- **Record excerpts**
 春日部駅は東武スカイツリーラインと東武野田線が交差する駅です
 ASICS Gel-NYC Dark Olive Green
--
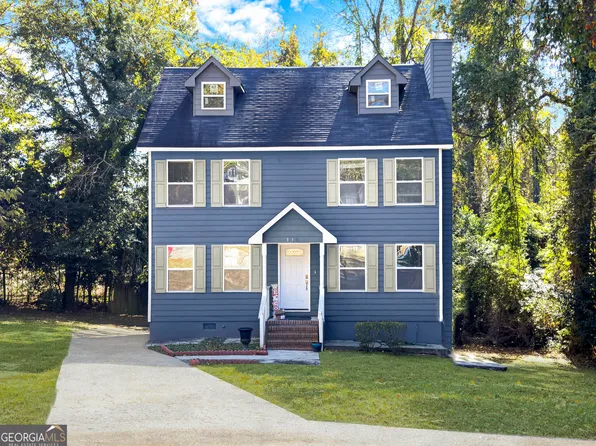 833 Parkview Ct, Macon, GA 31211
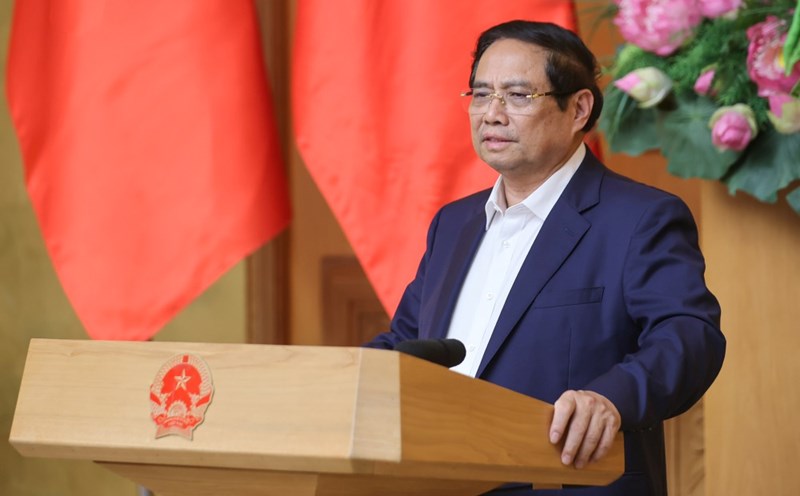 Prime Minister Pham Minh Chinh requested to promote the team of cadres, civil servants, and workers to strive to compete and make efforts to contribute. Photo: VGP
...
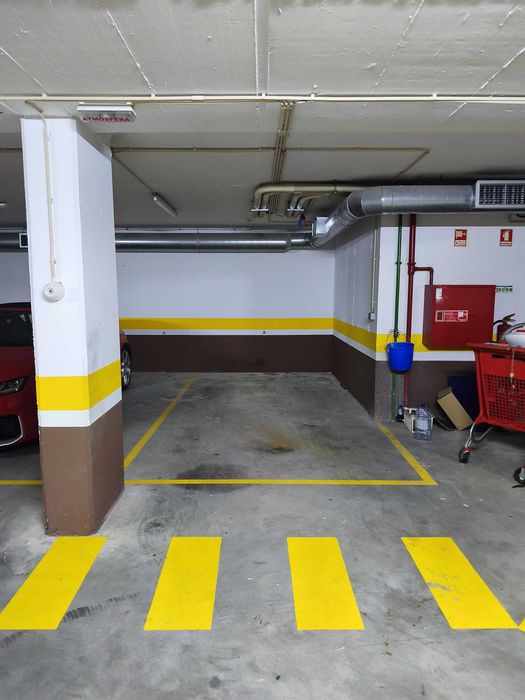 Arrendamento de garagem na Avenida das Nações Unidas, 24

- **Description of the task**
Retype the rows from the line with "833 Parkview Ct, Macon, GA 31211" to the line with "Prime Minister Pham", both included, leaving the pictures out.

- **Response**
 833 Parkview Ct, Macon, GA 31211
 Prime Minister Pham Minh Chinh requested to promote the team of cadres, civil servants, and workers to strive to compete and make efforts to contribute. Photo: VGP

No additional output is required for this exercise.